▶ Required action
I'd like the full listing transcribed exactly, with no images included.

▶ Data excerpt
►
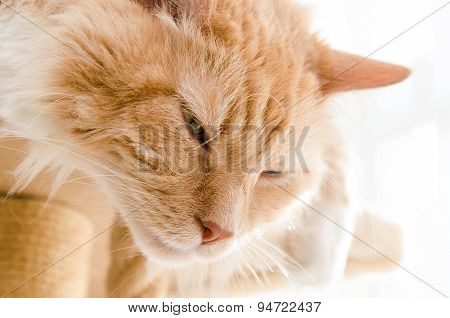 Adult Male Purebred Siberian Cat Sleeps At Home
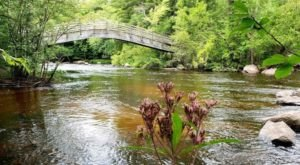Take A Journey Through This McClintock County Park, A One-Of-A-Kind Bridge Park In Wisconsin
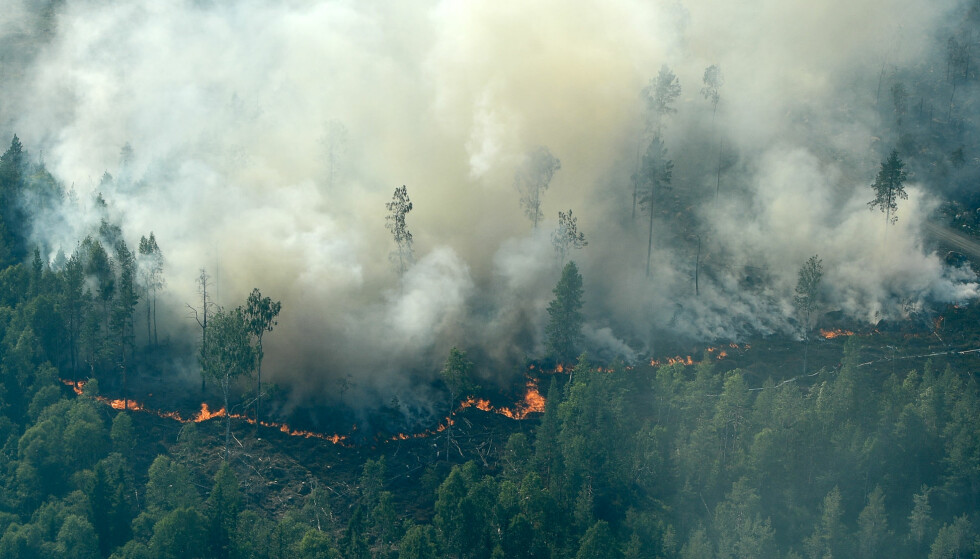 SVENSKE SKOGBRANNER: Rekordvarme i sommer førte til skogbranner i Sverige. Her fra Ljusdal 18. juli, 30 mil utenfor Stockholm. Foto: Maja Suslin / TT / NTB scanpix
◄
▶ Solved exercise
 Adult Male Purebred Siberian Cat Sleeps At Home
Take A Journey Through This McClintock County Park, A One-Of-A-Kind Bridge Park In Wisconsin
 SVENSKE SKOGBRANNER: Rekordvarme i sommer førte til skogbranner i Sverige. Her fra Ljusdal 18. juli, 30 mil utenfor Stockholm. Foto: Maja Suslin / TT / NTB scanpix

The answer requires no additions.